New archaeological research suggests a hillfort in Aberdeenshire may have once housed 4,000 people, making it one of the largest ancient settlements ever found in Scotland, reports BBC News.
Radiocarbon dating indicates that the fort, known as Tap O’ Noth (also the name of the hill on which it stands), was constructed between the fifth and sixth centuries A.D., according to a University of Aberdeen statement. Settlement on the hill itself dates back to the third century, meaning its early inhabitants were likely the Picts, a group of skilled farmers whose military and artistic accomplishments have been obfuscated by their lack of written records.
Drawn from a combination of drone surveys, laser-generated topographical maps and radiocarbon dating, the findings upend “the narrative of this whole time period,” says archaeologist and lead researcher Gordon Noble in the statement. “If each of the  huts we identified had four or five people living in them then that means there was a population of upwards of 4,000 people living on the hill.”

SOURCE INFORMATION:
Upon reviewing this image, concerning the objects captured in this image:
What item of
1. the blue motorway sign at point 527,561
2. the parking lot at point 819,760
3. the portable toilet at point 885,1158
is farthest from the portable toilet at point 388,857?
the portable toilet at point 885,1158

==

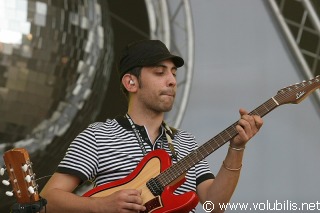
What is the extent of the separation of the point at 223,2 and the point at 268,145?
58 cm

TASKS TO CARRY OUT:
a - According to the Tap O’ Noth passage, between which centuries was the fort constructed?
b - Please list every method that the Tap O’ Noth passage says the findings were drawn from.
c - Decide whether each statement agrees with the Tap O’ Noth passage, and quote the words that settle it.
(i) Settlement on the hill goes back to the third century.
(ii) The Picts left extensive written records.
(iii) Gordon Noble is the lead researcher.

OUTPUTS IN ORDER:
a - Between the fifth and sixth centuries A.D.

b -
- Drone surveys
- Laser-generated topographical maps
- Radiocarbon dating

c -
(i) Yes: "Settlement on the hill itself dates back to the third century"
(ii) No: "their lack of written records"
(iii) Yes: "archaeologist and lead researcher Gordon Noble"